[Set problem] Carry on the Rust solo guide from its last line.

[Text section]
------------------------------------
Rust Solo Guide 2026: Beat Groups from Wipe Day to First Raid — No Team Required

Verified against the May 2026 Rust build including the April 30 mortars patch (Facepunch Studios). Values may shift with future updates.

The group has more guns, more farmers, and more people watching the base. The solo player has exactly one advantage — complete unpredictability.

Clans run on patterns: scheduled farm runs, designated base watchers, shared loot rooms. A solo player with no group chat, no predictable schedule, and multiple hidden sleeping bags is genuinely harder to track than a fixed three-person operation. That is not a consolation prize — it is strategy.

This guide runs the full 2026 solo playbook from wipe-day spawn to your first successful raid without a team. Every number here is calculated — build costs, raid costs, farming benchmarks — because “hide and hope” is not a guide, it is a death sentence. See also our Rust wipe day checklist for the full first-week breakdown.

Quick Start: Wipe Day Checklist (Rock to Base)

Complete these 8 steps before doing anything else. The reason each matters comes in later sections — for now, execute in order:

  1. Spawn coastal or forest, not roadside. Main roads draw early traffic. Spawn away from them and move inland to start gathering.
  2. Farm 2,000 wood and 500 stone with your rock before crafting a single item. Do not stop to fight or explore monuments.
  3. Craft a stone hatchet and stone pickaxe (1,100 stone + 400 wood total) for a 2–3x gather rate increase over your rock.
  4. Scout a base spot: off main roads, near forest cover, ideally within 1–2 minutes on foot from a Supermarket or Gas Station for scrap runs.
  5. Place your Tool Cupboard first, inside the first enclosed room you build. Authorize yourself and lock it with a key lock immediately.
  6. Build a 2×1 shelter with an airlock (a second door before the main room) — approximately 4,500 stone and 500 wood total.
------------------------------------
[Information provided]
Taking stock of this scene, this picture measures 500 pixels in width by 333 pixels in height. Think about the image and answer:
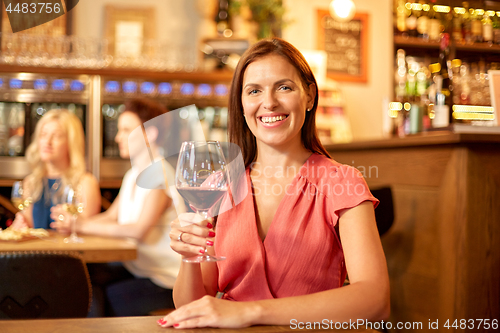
------------------------------------
[Exercise result]
  7. Craft a wooden door and a code lock. Never leave a roofless or open base unattended, even for two minutes.
  8. Place a sleeping bag inside your TC room. A second one hidden 30+ foundations away is your insurance policy.

Server Selection: Stack the Odds Before You Log In

Most solo players fail not because of in-game decisions but because they choose servers designed for group play. The fix takes 90 seconds in the server browser.

For beginners: community low-pop servers with 20–60 players and 2x gather rates. Search “solo duo trio” or “2x beginner” in the server browser, filter by Survival type, sort by player count ascending. You get enough players that monuments run and the economy works, but not enough for organized clan warfare on day one.

For competitive solo play: Solo/Duo/Trio enforced servers (SDT) use a server plugin that hard-caps group size. Clans cannot zerg you through numbers because the server does not allow it. This is the closest Rust gets to a level playing field for solos.

For high-pop challenge: official Facepunch vanilla servers have no group limits. Expect 10-person clans by day two. Viable once you understand the mechanics — genuinely punishing as a starting point.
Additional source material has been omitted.